Eski Endülüs ve yeni Filistin her ikiside şuna şahittirler ki; İslam bir yerden çıkarılıp, köklerinden söküldüğünde burada artık net dil ve ne de milliyet kalır.
"Hayır! Rabbine andolsun ki onlar, aralarında çıkan çekişmeli işlerde seni hakem yapıp, sonra da verdiğin hükme, içlerinde hiçbir sıkıntı duymaksızın, tam bir teslimiyetle boyun eğmedikçe iman etmiş olmazlar.”
(Nisa, 65)
Cehalet yerine ilimden, noksanlık yerine kemalden, zafiyet yerine kudretten, heva yerine hikmetten kaynaklanan ve ilahi nizama dayanan bir tecrübeyi başlatmak gerekir. Ki bunlar, bütün insanlığın kullara kul olmaktan kurtulup yalnızca Yüce Allah'a kul olması esasına dayanır.
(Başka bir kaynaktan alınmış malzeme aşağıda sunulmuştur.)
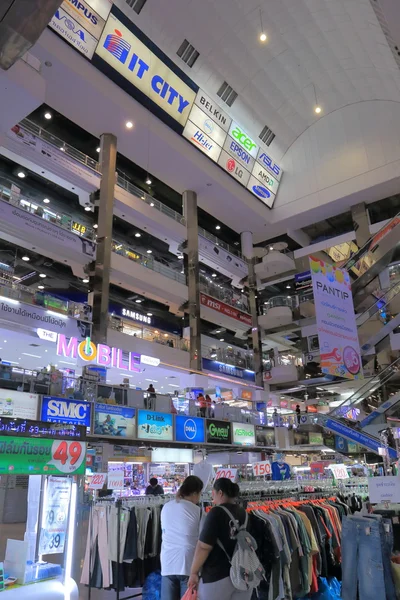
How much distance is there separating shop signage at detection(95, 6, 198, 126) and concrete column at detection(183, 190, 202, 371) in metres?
3.98

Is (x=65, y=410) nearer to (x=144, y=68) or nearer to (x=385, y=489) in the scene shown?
(x=385, y=489)

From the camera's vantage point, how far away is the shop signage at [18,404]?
10.2 metres

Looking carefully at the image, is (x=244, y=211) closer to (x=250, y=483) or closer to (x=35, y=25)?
(x=250, y=483)

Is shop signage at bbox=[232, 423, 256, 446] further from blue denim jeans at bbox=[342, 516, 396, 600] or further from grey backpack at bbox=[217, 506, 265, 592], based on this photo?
grey backpack at bbox=[217, 506, 265, 592]

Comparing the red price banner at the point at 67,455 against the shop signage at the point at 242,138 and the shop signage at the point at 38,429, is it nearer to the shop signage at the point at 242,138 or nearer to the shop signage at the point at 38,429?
the shop signage at the point at 38,429

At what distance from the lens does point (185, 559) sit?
3533 mm

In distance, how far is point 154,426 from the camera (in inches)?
546

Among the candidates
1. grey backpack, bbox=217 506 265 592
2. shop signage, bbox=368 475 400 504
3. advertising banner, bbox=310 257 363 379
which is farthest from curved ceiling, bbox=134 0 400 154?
grey backpack, bbox=217 506 265 592

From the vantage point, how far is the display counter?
12.1 ft

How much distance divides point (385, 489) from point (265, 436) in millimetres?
14303

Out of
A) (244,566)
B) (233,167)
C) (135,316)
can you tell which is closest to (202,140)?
(233,167)

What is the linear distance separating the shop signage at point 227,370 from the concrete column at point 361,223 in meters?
8.61

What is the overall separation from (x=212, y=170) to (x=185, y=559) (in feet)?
65.4

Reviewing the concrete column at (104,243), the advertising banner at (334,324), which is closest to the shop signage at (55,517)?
the advertising banner at (334,324)
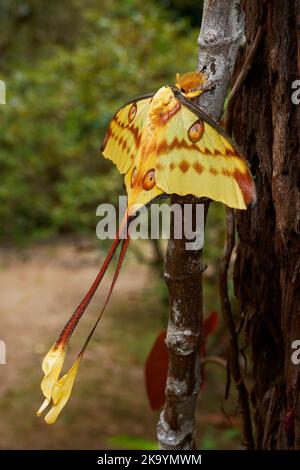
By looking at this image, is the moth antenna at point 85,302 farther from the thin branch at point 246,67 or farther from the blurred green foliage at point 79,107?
the blurred green foliage at point 79,107

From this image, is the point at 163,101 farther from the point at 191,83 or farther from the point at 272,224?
the point at 272,224

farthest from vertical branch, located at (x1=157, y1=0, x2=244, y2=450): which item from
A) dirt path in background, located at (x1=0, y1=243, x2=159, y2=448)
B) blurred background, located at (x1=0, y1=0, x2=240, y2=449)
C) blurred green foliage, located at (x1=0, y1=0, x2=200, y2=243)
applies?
blurred green foliage, located at (x1=0, y1=0, x2=200, y2=243)

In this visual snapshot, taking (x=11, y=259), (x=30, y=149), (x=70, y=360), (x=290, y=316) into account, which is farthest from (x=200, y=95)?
(x=11, y=259)

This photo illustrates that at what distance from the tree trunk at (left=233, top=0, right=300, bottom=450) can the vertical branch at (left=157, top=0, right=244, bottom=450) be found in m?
0.06

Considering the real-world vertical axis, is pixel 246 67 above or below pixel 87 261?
above

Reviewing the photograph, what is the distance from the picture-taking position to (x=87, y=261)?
5.25 meters

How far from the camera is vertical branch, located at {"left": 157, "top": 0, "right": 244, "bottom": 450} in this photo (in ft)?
2.48

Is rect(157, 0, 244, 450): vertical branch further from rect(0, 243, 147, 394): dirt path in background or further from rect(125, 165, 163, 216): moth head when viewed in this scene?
rect(0, 243, 147, 394): dirt path in background

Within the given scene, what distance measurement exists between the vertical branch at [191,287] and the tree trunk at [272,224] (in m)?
0.06

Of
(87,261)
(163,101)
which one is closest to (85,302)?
(163,101)

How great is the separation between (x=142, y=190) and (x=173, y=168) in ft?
0.15

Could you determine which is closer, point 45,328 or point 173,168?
point 173,168

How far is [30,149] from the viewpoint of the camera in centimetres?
430

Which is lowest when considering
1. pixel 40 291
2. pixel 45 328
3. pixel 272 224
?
pixel 45 328
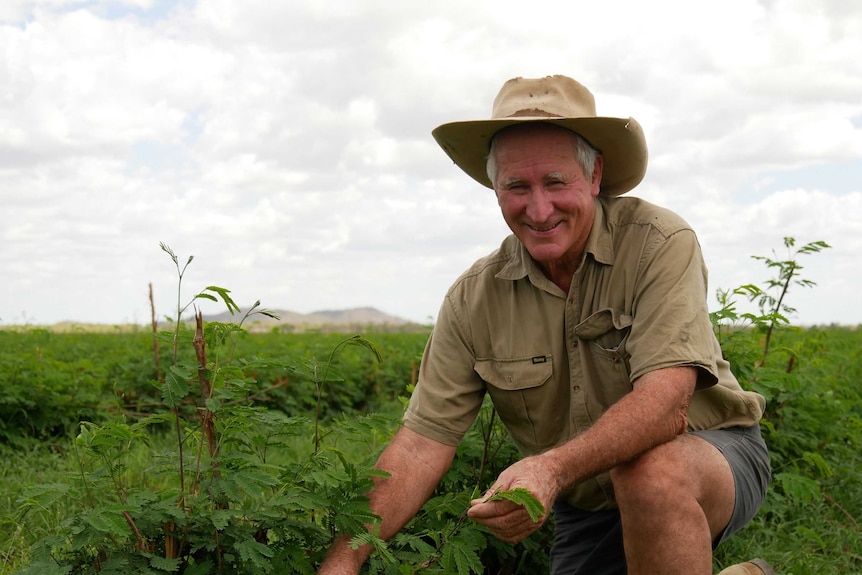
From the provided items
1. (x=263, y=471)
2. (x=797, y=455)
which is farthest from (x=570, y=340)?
(x=797, y=455)

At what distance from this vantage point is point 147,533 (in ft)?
7.72

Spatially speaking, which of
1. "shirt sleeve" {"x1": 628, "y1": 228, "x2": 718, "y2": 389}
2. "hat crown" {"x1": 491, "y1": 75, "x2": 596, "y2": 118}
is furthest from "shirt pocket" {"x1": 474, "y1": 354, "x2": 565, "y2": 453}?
"hat crown" {"x1": 491, "y1": 75, "x2": 596, "y2": 118}

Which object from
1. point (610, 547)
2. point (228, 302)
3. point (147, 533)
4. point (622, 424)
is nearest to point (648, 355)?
point (622, 424)

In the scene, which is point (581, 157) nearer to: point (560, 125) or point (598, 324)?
point (560, 125)

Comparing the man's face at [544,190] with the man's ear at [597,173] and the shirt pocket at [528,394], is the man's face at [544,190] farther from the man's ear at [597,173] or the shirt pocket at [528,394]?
the shirt pocket at [528,394]

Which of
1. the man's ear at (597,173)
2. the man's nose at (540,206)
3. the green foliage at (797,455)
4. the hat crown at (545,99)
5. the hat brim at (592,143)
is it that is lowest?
the green foliage at (797,455)

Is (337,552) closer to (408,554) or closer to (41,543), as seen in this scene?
(408,554)

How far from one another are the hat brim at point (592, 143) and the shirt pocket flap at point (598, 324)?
2.00 ft

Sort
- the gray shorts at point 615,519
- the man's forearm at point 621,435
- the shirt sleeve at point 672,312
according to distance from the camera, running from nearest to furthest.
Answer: the man's forearm at point 621,435
the shirt sleeve at point 672,312
the gray shorts at point 615,519

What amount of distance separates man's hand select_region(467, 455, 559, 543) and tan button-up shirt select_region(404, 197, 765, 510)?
67 cm

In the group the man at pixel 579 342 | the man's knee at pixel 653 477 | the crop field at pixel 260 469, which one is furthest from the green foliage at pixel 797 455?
the man's knee at pixel 653 477

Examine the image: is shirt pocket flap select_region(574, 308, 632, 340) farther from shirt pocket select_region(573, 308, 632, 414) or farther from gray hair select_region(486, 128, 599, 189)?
gray hair select_region(486, 128, 599, 189)

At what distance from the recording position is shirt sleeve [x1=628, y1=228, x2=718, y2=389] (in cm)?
278

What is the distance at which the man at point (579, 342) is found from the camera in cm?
280
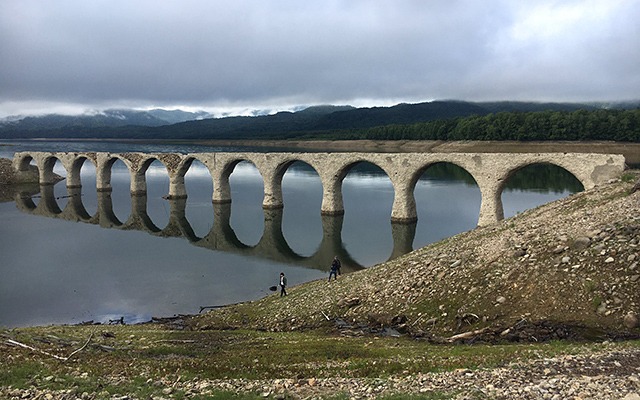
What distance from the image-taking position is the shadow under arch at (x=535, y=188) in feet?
160

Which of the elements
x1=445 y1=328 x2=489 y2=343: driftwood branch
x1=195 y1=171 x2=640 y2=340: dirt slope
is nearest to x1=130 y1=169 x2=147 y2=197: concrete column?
x1=195 y1=171 x2=640 y2=340: dirt slope

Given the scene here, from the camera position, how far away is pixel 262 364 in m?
11.1

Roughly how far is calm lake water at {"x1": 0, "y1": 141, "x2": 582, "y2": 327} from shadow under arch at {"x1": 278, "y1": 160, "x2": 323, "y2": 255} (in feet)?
0.40

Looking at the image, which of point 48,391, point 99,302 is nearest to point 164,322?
point 99,302

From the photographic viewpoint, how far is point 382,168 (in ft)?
138

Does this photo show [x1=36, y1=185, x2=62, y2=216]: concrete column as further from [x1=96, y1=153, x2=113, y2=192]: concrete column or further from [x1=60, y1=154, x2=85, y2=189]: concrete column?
[x1=96, y1=153, x2=113, y2=192]: concrete column

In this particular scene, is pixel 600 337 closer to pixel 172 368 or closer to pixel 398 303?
pixel 398 303

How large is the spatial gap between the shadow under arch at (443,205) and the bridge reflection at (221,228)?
5.99 ft

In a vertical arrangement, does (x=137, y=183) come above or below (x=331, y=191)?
below

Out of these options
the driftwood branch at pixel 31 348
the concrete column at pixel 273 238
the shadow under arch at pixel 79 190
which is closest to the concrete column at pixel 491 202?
the concrete column at pixel 273 238

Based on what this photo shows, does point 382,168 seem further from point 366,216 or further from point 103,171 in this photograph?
point 103,171

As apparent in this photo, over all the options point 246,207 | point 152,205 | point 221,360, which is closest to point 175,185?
point 152,205

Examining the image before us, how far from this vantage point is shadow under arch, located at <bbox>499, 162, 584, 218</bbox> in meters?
48.6

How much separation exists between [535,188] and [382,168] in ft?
94.3
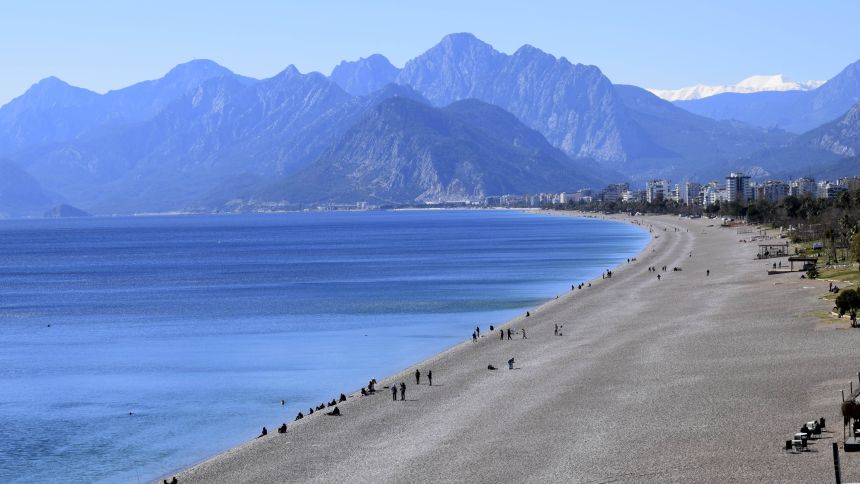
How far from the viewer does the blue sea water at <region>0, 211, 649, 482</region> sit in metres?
47.7

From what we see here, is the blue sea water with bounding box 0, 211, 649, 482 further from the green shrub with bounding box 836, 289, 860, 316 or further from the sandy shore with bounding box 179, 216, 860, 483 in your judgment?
the green shrub with bounding box 836, 289, 860, 316

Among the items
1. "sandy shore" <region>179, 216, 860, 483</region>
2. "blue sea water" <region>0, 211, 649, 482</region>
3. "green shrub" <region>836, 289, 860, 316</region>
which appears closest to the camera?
"sandy shore" <region>179, 216, 860, 483</region>

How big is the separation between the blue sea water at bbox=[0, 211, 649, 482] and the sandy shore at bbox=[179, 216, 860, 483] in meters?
3.92

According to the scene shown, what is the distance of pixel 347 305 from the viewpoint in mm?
97188

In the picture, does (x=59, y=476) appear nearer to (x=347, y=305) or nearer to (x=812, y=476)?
(x=812, y=476)

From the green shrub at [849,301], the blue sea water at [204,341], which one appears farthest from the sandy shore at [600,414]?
the blue sea water at [204,341]

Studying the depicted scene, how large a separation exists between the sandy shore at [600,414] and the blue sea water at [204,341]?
3.92 meters

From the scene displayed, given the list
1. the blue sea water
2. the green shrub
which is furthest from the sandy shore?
the blue sea water

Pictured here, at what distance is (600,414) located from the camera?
148 feet

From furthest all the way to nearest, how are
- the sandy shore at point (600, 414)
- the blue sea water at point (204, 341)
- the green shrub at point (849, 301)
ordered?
the green shrub at point (849, 301) < the blue sea water at point (204, 341) < the sandy shore at point (600, 414)

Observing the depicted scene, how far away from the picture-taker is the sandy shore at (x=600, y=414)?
37.4m

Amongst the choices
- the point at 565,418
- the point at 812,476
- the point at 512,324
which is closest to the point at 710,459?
the point at 812,476

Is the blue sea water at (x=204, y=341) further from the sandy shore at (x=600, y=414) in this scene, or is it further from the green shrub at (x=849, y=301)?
the green shrub at (x=849, y=301)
Açık bir şekilde anlaşılmaktadır ki İslam; materyalist uygarlığın zinciriyle sürüklenen insanlığı, çevresini kuşatan yıkıcı tehlikelerden kurtarmaya, insanlığın doğasına ve gerçek ihtiyaçlarına uygun bir sistem sunmaya, insanın maddi ilerleyişi ile manevi yükselişi arasındaki uyumu tesis etmeye tek başına muktedirdir. Öyle ki insanlık tarih boyunca İslam haricinde bu uyumu tesis eden hiçbir sistem bilmemektedir.
Din, bilimin ve medeniyetin muadili olmadığı gibi bilimin ve medeniyetin düşmanı da değildir. Bilakis din, bilim ve medeniyetin çerçevesi ve aynı zamanda bilim ve medeniyetin merkez noktasıdır. Din, sınırları içerisinde ana hatları ve ekseniyle bilim ve medeniyet için hayatın bütün yönlerine hakim olan bir olan bir sistemdir.
Din, her ne kadar insan hayatından soyutlanmış yalnızca vicdani bir inanç haline gelmiş semavi bir dinin varlığı düşünülebilse de insan hayatının tüm alanlarından soyutlanmış vicdani bir inançtan ibaret değildir.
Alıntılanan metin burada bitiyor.